### Extrait fourni
***

Deux effroyables leçons. Chronique d’une nouvelle époque de Jean-Philippe de Garate

 

Le plus fort de l’histoire, c’est sa préhistoire. Avant. Wolfgang Kapp est né en 1858 à New York des œuvres d’un député libéral allemand qui avait fui le régime impérial. Un père qui n’avait cessé sa vie durant de dénoncer arbitraire, esclavage, nationalisme… Le fils, né américain avant d’être sujet de l’empereur germanique, aura de surcroît bien failli mourir… en Suède, ce qui n’est pas banal pour un garçon qui, sa vie durant, ne cessera de prôner, lui, le nationalisme allemand.

Rapatrié en 1870, le jeune Wolfgang, juriste diplômé de Tübingen et Göttingen avec les félicitations de l’empereur Guillaume II, devient un père de famille encore assagi durant la Belle Epoque par une vie de directeur général des banques de crédit agricole de l’Est prussien. Une vie millimétrée, avec épingle de cravate, binocles de myope, mèche discrète et nuque bien dégagée sur un col amidonné et avant tout, horaires réglés au métronome. Plus conforme, pas possible ! Rien ne semble alors le prédisposer à devenir ce qu’il va choisir d’être… C’est compter sans la guerre, celle de 1914-18, cette fournaise, qui ravive chez le quinquagénaire l’esprit du sabreur universitaire à la mode prussienne, le visage lacéré par les lames. Avec derrière lui, sa haine d’une certaine enfance américaine. En 1917, Kapp fonde le parti de la patrie allemande.

Jusqu’alors, le banquier devenu magistrat ne brillait que par le patriotisme le plus traditionnel. Mais tout allait basculer avec la deuxième bataille de la Marne (juillet 1917). Tout le monde l’a oublié, mais l’échec de l’offensive de Ludendorff ne tient, ni à la Révolution bolchevique -postérieure de quelques mois, octobre 1917- ni à un « coup de poignard dans le dos » que de mystérieux comploteurs -tels Rosa Luxembourg, Karl Liebknecht ou autres Rathenau, vite expédiés ad patres- auraient asséné à l’armée impériale, mais… à la grippe dite espagnole qui aura décimé des corps d’armées entiers, des soldats exténués tombant sans même avoir été frappés des balles ennemies. Les alliés franco-anglo-américains, moins affectés par la pandémie, pavoiseront après la contre-offensive et leur victoire, au 11 novembre 1918.

L’histoire tient autant du mythe que de la réalité la plus factuelle. Ludendorff, maître de l’armée allemande, le vaincu de la Marne et de la guerre, décidément plus machiavélien que grand stratège militaire, recrute Kapp l’organisateur, le maniaque de la ponctualité, le génie de l’intendance, mais ne lui en dit pas davantage. Pour autant, ce n’est pas rien ! L’enfer ouvre sa gueule… Pour preuve : un certain lieutenant de vaisseau Heydrich, alors marin, accrochera le portrait de Kapp dans sa cabine.

***

Enregistrements issus d'un jeu de données
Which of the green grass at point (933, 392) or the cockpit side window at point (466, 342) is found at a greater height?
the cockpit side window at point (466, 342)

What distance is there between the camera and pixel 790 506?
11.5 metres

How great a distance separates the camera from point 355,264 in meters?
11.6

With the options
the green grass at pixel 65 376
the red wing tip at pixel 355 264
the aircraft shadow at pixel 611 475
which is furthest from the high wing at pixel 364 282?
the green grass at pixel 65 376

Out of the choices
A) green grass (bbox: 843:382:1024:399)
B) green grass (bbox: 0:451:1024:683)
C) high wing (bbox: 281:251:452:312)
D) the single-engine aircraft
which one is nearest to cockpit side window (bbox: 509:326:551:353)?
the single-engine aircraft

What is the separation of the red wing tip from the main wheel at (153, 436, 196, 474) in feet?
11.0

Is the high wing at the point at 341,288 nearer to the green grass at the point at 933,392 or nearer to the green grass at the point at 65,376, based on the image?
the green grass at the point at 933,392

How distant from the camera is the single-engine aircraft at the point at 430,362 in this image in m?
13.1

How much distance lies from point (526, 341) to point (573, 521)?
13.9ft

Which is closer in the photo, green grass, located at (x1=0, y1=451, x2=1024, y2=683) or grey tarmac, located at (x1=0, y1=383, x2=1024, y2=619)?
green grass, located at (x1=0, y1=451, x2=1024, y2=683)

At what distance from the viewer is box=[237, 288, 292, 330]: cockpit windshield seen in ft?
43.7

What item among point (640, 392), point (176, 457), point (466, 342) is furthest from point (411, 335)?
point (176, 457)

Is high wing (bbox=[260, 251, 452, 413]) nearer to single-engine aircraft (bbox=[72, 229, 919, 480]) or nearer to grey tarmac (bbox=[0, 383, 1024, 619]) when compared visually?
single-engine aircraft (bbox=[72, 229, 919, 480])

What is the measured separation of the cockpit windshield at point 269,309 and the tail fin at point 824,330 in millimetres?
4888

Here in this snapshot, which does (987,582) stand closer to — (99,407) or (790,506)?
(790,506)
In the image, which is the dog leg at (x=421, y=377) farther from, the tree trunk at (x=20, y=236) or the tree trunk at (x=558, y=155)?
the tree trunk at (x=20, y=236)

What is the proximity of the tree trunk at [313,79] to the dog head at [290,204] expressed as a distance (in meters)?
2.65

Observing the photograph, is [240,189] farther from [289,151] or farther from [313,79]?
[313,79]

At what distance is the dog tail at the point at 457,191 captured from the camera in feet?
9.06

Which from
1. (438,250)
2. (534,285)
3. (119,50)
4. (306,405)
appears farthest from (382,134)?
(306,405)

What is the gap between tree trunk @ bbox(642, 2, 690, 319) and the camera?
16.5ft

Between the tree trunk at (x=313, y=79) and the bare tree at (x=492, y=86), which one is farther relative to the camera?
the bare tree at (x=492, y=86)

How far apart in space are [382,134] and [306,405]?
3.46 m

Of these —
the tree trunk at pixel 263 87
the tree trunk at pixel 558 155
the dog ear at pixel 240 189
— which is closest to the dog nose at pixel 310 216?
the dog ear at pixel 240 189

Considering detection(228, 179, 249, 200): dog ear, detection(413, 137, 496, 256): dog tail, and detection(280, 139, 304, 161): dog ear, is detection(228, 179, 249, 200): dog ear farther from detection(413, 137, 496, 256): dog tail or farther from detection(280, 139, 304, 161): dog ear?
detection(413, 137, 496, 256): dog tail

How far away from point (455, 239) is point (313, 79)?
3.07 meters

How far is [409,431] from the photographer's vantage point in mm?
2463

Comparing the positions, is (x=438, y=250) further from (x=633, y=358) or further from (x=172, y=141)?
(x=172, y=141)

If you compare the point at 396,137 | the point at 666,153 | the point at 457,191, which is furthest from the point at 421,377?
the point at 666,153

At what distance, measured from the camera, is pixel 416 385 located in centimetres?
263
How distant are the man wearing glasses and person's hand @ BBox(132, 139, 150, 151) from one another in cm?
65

***

### Consigne
Recopiez à l'identique le passage de l'extrait sur Wolfgang Kapp, en commençant à « Deux effroyables leçons. » et en terminant à « le nationalisme allemand. ».

### Corrigé
Deux effroyables leçons. Chronique d’une nouvelle époque de Jean-Philippe de Garate

 

Le plus fort de l’histoire, c’est sa préhistoire. Avant. Wolfgang Kapp est né en 1858 à New York des œuvres d’un député libéral allemand qui avait fui le régime impérial. Un père qui n’avait cessé sa vie durant de dénoncer arbitraire, esclavage, nationalisme… Le fils, né américain avant d’être sujet de l’empereur germanique, aura de surcroît bien failli mourir… en Suède, ce qui n’est pas banal pour un garçon qui, sa vie durant, ne cessera de prôner, lui, le nationalisme allemand.